When Washington Should Say Nothing

North Korea appears headed for a fifth nuclear test. The U.S. joined South Korea and Japan in warning Pyongyang against violating its international obligations. Just as the three governments have done for the last quarter century.

Alas, they cannot stop the North from moving forward with its nuclear program, at least at reasonable cost. Washington should learn the value of saying nothing

The U.S. stands apart from the rest of the world. American officials circle the globe lecturing other nations. Yet other governments rarely heed Washington. It doesn’t matter whether they are friends or foes. Other states act in their, not America’s, interest.

Perhaps the most famous recent “red line” set by Washington was against Syria’s apparent use of chemical weapons in the ongoing civil war. However, the president’s off-hand comment promising action never made sense, since America would have gained nothing by going to war.

Syria’s death toll has reached 400,000, the vast majority from bombs and bullets. Use of chemical weapons only marginally adds to the horror. And weakening the Assad regime effectively strengthens the Islamic State.

Anyway, since 2011 the Obama administration has said that Syrian President Bashir al-Assad must go. But the administration has done little to force him out. So much for U.S. credibility.

Washington suffers the same problem when addressing its nominal friends and allies. For instance, Washington long demanded that its allies spend and do more. But most states sheltering behind America continue to do what they always did, live off of the U.S. Washington responded by doing what it always did, whine while underwriting its nominal allies. America’s complaints had no impact on its friends’ behavior.

Now North Korea is in the news again.

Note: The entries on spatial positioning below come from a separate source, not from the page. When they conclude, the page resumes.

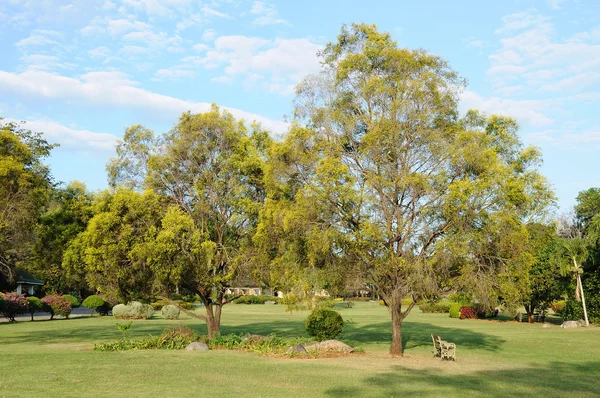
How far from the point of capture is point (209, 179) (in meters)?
23.2

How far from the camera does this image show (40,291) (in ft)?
218

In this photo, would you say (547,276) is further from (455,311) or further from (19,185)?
(19,185)

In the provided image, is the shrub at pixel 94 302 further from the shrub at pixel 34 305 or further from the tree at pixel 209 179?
the tree at pixel 209 179

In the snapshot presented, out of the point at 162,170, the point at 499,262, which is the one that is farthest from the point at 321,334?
the point at 162,170

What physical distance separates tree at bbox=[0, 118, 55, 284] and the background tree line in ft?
0.24

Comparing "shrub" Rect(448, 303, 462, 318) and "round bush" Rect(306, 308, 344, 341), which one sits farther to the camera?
"shrub" Rect(448, 303, 462, 318)

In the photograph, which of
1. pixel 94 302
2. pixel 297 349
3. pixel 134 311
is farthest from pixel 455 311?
pixel 94 302

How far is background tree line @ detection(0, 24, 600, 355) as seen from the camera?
18562mm

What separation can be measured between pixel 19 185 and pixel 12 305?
18.7 meters

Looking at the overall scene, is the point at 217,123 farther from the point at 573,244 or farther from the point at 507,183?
the point at 573,244

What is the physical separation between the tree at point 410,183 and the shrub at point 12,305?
28.0m

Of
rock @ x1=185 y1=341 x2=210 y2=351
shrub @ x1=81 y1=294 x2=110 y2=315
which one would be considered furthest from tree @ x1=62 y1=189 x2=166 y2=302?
shrub @ x1=81 y1=294 x2=110 y2=315

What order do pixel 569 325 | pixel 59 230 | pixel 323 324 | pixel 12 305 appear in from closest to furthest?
pixel 323 324 → pixel 59 230 → pixel 569 325 → pixel 12 305

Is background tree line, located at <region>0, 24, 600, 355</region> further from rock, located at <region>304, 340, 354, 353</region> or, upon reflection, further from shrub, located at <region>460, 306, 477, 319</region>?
shrub, located at <region>460, 306, 477, 319</region>
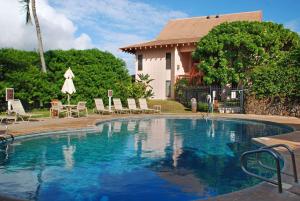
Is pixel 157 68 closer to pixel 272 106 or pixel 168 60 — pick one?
pixel 168 60

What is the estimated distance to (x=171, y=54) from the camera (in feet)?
117

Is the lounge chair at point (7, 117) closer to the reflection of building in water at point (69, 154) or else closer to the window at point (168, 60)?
the reflection of building in water at point (69, 154)

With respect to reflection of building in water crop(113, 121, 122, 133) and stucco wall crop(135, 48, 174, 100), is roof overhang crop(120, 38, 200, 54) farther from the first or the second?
reflection of building in water crop(113, 121, 122, 133)

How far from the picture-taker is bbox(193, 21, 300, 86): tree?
92.2 feet

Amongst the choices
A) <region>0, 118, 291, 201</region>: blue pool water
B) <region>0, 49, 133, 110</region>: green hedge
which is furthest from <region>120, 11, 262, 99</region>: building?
<region>0, 118, 291, 201</region>: blue pool water

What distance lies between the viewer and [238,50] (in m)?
28.8

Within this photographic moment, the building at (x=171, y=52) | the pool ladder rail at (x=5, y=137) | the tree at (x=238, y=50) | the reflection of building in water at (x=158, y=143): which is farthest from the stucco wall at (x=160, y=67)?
the pool ladder rail at (x=5, y=137)

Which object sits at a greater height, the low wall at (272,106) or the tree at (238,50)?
the tree at (238,50)

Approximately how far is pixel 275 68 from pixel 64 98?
1438 cm

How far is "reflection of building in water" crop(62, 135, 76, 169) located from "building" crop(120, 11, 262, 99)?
2225 centimetres

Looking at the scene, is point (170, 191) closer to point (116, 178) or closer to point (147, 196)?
point (147, 196)

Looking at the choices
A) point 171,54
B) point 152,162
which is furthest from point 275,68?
point 152,162

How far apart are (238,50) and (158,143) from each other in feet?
57.3

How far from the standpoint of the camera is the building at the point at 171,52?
115ft
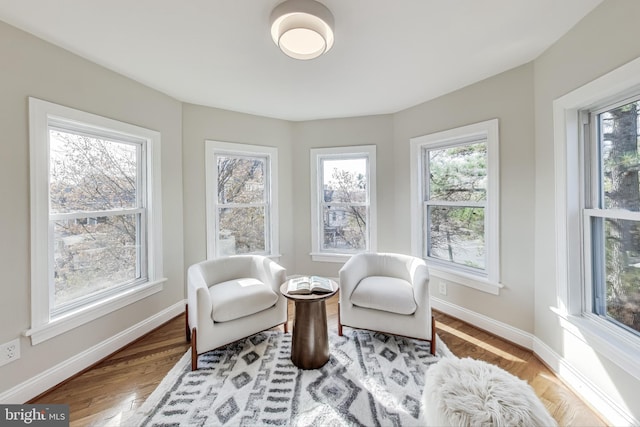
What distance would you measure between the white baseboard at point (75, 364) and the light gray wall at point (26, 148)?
1.4 inches

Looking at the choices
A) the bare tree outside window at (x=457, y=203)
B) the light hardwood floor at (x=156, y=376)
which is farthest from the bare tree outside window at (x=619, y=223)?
the bare tree outside window at (x=457, y=203)

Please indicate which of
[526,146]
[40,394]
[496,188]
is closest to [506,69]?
[526,146]

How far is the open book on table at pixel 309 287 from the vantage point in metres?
2.01

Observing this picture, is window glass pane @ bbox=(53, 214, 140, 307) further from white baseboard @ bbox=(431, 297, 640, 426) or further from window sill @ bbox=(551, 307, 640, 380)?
window sill @ bbox=(551, 307, 640, 380)

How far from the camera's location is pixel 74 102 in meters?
1.93

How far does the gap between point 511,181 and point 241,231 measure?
9.57ft

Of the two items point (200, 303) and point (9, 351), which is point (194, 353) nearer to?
→ point (200, 303)

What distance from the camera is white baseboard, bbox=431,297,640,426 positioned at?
1459mm

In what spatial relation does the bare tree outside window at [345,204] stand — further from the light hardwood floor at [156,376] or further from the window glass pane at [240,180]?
the light hardwood floor at [156,376]

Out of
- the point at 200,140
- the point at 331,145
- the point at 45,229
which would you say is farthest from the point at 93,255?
the point at 331,145

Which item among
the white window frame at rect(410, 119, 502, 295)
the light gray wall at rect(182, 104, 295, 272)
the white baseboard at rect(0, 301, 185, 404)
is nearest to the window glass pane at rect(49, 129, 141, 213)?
the light gray wall at rect(182, 104, 295, 272)

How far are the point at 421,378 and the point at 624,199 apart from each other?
1.65 metres

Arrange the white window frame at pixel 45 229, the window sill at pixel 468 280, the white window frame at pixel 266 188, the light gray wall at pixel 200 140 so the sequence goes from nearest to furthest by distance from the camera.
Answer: the white window frame at pixel 45 229 → the window sill at pixel 468 280 → the light gray wall at pixel 200 140 → the white window frame at pixel 266 188

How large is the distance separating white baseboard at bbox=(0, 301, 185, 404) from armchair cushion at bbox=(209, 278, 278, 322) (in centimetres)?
77
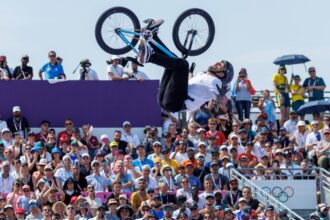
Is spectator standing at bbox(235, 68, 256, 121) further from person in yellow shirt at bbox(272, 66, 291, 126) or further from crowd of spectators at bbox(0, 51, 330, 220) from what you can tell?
person in yellow shirt at bbox(272, 66, 291, 126)

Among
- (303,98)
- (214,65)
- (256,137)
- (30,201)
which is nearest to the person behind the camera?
(214,65)

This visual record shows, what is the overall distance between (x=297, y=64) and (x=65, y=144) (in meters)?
9.06

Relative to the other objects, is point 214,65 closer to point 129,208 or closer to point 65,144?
point 129,208

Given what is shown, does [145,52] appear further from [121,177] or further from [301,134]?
[301,134]

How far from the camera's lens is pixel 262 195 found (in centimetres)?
2664

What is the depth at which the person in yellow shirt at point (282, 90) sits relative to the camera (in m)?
32.0

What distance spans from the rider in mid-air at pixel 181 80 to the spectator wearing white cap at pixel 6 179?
6.44m

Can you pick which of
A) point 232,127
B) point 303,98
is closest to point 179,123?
point 232,127

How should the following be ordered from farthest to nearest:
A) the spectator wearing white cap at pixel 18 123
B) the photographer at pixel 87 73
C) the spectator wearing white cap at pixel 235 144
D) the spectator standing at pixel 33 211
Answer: the photographer at pixel 87 73 → the spectator wearing white cap at pixel 18 123 → the spectator wearing white cap at pixel 235 144 → the spectator standing at pixel 33 211

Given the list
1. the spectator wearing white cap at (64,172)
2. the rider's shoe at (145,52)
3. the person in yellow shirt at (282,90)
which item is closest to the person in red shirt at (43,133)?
the spectator wearing white cap at (64,172)

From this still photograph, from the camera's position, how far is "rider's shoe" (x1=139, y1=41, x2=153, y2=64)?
19281 mm

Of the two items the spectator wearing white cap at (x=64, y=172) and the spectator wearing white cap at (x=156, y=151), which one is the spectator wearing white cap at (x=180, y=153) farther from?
the spectator wearing white cap at (x=64, y=172)

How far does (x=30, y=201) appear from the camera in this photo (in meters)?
23.8

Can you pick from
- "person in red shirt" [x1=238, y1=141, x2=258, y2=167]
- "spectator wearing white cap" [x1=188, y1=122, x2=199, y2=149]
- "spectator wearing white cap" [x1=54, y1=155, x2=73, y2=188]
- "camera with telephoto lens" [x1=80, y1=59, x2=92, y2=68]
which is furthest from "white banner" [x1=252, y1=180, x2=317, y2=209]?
"camera with telephoto lens" [x1=80, y1=59, x2=92, y2=68]
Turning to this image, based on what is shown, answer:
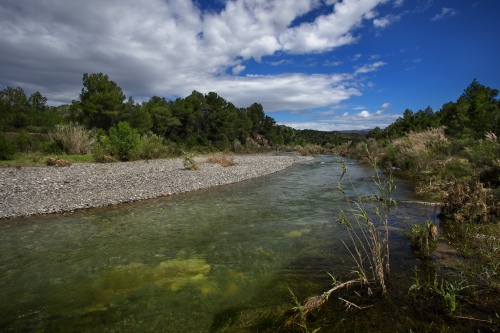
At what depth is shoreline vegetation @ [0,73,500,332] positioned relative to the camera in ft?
14.1

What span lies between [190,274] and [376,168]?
38.2 ft

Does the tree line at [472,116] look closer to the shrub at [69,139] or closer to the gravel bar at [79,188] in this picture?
the gravel bar at [79,188]

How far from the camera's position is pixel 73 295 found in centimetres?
507

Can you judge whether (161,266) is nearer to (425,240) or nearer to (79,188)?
(425,240)

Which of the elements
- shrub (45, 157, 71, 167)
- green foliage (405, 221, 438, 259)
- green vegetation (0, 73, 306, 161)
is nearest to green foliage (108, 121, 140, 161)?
green vegetation (0, 73, 306, 161)

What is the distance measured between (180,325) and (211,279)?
144cm

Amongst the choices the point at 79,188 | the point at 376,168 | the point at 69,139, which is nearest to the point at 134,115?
the point at 69,139

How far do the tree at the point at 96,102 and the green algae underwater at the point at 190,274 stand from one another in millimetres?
30669

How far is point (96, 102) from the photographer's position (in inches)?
1410

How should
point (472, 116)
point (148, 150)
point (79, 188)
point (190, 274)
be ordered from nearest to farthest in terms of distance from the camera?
point (190, 274)
point (79, 188)
point (148, 150)
point (472, 116)

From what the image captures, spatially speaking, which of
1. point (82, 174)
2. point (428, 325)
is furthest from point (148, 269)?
point (82, 174)

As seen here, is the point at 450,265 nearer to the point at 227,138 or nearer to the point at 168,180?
the point at 168,180

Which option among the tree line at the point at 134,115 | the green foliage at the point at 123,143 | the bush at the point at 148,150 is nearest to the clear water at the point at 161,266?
the green foliage at the point at 123,143

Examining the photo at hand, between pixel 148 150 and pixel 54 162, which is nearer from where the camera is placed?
pixel 54 162
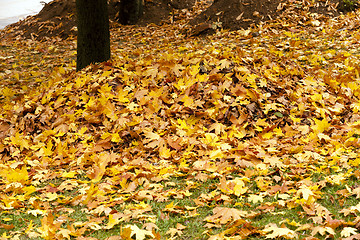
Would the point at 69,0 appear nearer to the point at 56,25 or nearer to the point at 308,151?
the point at 56,25

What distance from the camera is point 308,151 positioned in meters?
4.05

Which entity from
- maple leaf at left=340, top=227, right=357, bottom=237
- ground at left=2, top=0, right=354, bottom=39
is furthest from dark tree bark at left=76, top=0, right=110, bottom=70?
maple leaf at left=340, top=227, right=357, bottom=237

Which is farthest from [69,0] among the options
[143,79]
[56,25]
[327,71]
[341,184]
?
[341,184]

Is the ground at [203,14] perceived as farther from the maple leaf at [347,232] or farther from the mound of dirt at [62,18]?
the maple leaf at [347,232]

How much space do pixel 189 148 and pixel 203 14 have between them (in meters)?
6.81

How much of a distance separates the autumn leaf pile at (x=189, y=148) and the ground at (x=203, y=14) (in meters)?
2.54

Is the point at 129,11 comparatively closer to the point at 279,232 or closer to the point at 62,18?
the point at 62,18

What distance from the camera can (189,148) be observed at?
4.27 m

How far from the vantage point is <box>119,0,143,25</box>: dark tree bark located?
465 inches

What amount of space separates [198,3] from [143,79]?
764 cm

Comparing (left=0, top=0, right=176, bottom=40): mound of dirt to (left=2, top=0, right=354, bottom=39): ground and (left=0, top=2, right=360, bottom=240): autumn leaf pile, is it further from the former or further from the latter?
(left=0, top=2, right=360, bottom=240): autumn leaf pile

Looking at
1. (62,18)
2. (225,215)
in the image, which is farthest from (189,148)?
(62,18)

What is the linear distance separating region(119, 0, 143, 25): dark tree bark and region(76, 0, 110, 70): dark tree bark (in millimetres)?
5149

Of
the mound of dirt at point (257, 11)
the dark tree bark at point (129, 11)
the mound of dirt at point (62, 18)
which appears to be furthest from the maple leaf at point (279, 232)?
the dark tree bark at point (129, 11)
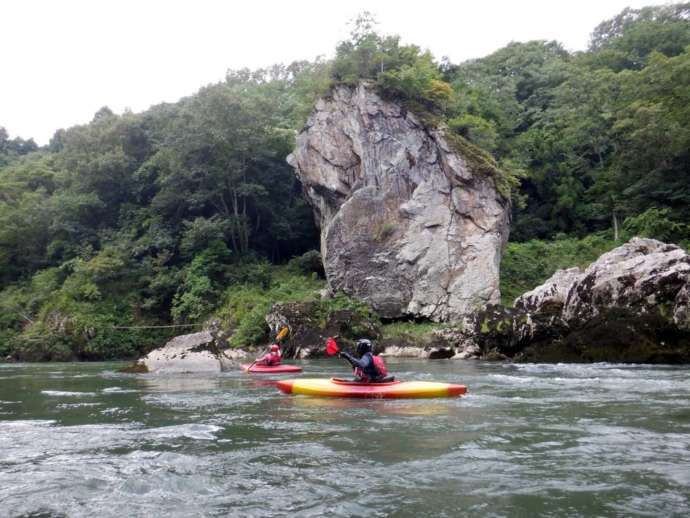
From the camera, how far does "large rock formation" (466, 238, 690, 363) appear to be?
13.2 meters

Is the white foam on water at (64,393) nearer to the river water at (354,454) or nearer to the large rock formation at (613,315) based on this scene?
the river water at (354,454)

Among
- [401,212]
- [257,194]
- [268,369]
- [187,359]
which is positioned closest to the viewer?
[268,369]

For a quarter century U.S. presidents—Bill Clinton, George W. Bush, Barack Obama—insisted that the North cannot, must not, dare not, develop nuclear weapons. The North proceeded to accumulate nuclear materials, test nuclear weapons, miniaturize warheads, and expand missile development. Which led Washington to … insist, yet again, that Pyongyang comply with its demands.

American officials should stop making demands which they are unwilling to enforce. An occasional bluff might pay dividends, but U.S. officials will retain credibility only if they exercise restraint and reserve threats for issues of serious interest to America.

As I wrote in Conservative Review: “The world always will be unmanageable and messy, well beyond America’s control. After all, the U.S. was created by a few angry, determined colonists who took on the world’s greatest power. It should not surprise their descendants that governments and peoples elsewhere are willing to similarly defy the world’s current greatest power.”

In most cases, the U.S. should say nothing and work behind the scenes to achieve its goals. Rather than highlight its impotence, Washington should demonstrate humility and prudence, virtues too often missing in U.S. foreign policy.